A shiver went through him and the demon howled in glee. A sound only he heard, echoing through the canyons of his beings.
Touching the webs was special, a skill few demonborn had possessed before him. It wasn't just an imprint of the people of a land, it was a weave that offered global transportation through the travels of others if one knew how to use it. For a moment Kohryn's were cool and soft then they began to cling to him while fuzz embedded itself in his hand.
An assault of thin needles stung him leaving behind a tingling sensation that crawled up his arm and across his face. When Mikhail went to pull his hand away the ribbon gripped harder, sucking it back into its folds. The stinging licks began to pull him forward, tugging at him with an awareness of his presence.
The demon howled again.
He flexed, jaw tightening and eyes squinting at the call of her trail. There was consciousness inside it he had not noticed before, but that was secondary as he wasted no time dissolving into smoke. The call sucked him into the weave.
He seamlessly shot along her clinging trails as they effortlessly pulled him up the mountain. As he had suspected it was a trail that strayed away from the main streets. The desolate path, wrought with her ribbons, seemed like a testament to Kohryns isolation.

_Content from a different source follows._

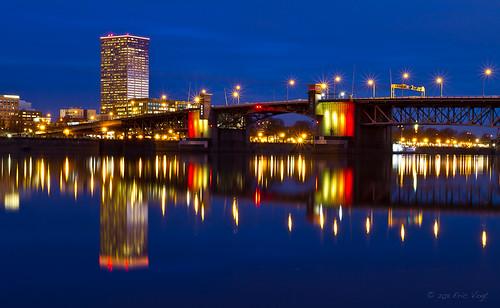 longexposure bridge blue reflection oregon sunrise river portland dawn lights citylights pdx bluehour willametteriver willamette goldenhour morrisonbridge eastbankesplanade portlandbridges locationsandseasons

Curiosity grew at her lack of response to it. He was entirely unsure of what she felt at all and he couldn't figure out how to approach her again to get more information. She gave him nothing to work with and the uncertainty made him hesitant in their interactions. He hated it.

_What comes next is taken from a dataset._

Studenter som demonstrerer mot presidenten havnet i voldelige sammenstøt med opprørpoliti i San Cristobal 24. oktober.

A little past the tavern the smell of blood hit him.
He struck away from her traces, clinging to him like electric static as he solidified on a dark road. Fast moving clouds were quickly filling in from the sea, causing muted light from distant moons to shutter in slow captures.

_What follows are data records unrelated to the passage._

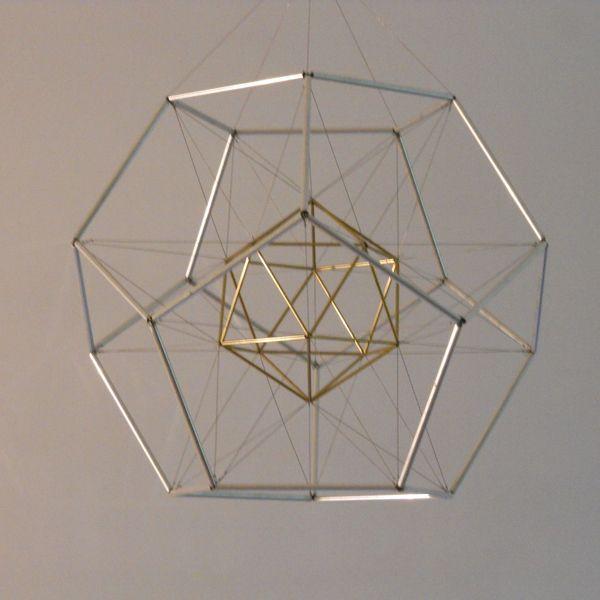 561 best tensegrity images on pinterest architecture for Couchtisch design inside art aluminium splendeur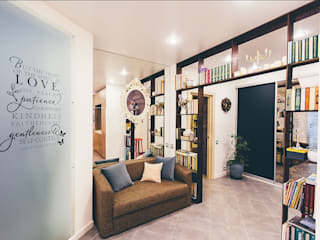 Scandinavian style corridor, hallway& stairs by LUXEMBURG Scandinavian
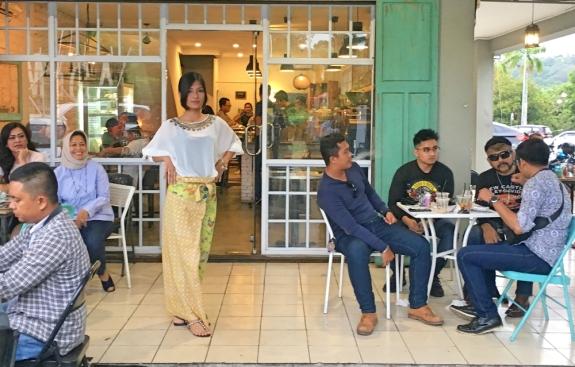Peragawati fashion show di antara pengunjung kafe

Two men lay on the ground shrouded in darkness, the lazy strobes of light flashing over folds of clothes, planes and curves of skin, glossy patches of wet.
Mikhail focused through the darkness on their forms. One man's eye lay beside his crumpled body and the other took shallow breaths, his body cut up and his limbs bent at awkward angles.
Kohryns ribbons moved and curled around the bodies then twined forward and led to where she stood, tucked away from the road. Her face tilted up to the sky. The air around her felt hot and thick. Her presence had become even more tangible.
"Kohryn." Mikhail gently called for her.
She did not answer and he took another tentative step towards her. And then another. Hair on his arms rose, and the demon perched just below his surface, watching with bated breath.
"Kohryn." He called again, this time closer.
She lowered her head and tilted her gaze over her shoulder. Shadows cast over deep set eyes hiding them in darkness
He took another step forward. "Are you alright?"
…
A small, unmistakable sob came from her and it made Mikhail falter.
"I don't know." Her voice rolled up his bones and seemed to echo in his mind.
She raised her head, dim light finally illuminating her face. Her eyebrows pinched up in despair, her lips quivered, and fat tears dropped from the deepest black eyes he ever saw. It was the first face he had ever seen Kohryn make and it was horrible; a face twisted and filled with agony and it made him incredibly sad.
In a stunned silence even the demon faltered. The eyes that stared at him now were not Kohryns pastel yellow ones, but widened round pits deeper than the robes of Death himself. When the demon did finally react it surged forward with guarded interest, fear, and thrill. Scales rippled into the night.
She frightened Mikhail. That raw expression of her face, the way she cried audibly yet quietly. How it felt oh so like an act. It was true sadness trying to break free from a mask melded to its skull, pulling and pushing the features desperate to send the world a message from beneath its surface. It was unnerving but also gut retching and he strangely wanted to comfort her. He didn't want her face to look like that anymore.
"Ko-" He took a step forward, her name once more on his lips.
She fell forward. Face relaxing and body finally crumpling before he could even finish saying her name. Mikhail rushed forward, barely took hold of her as they both sagged to the ground.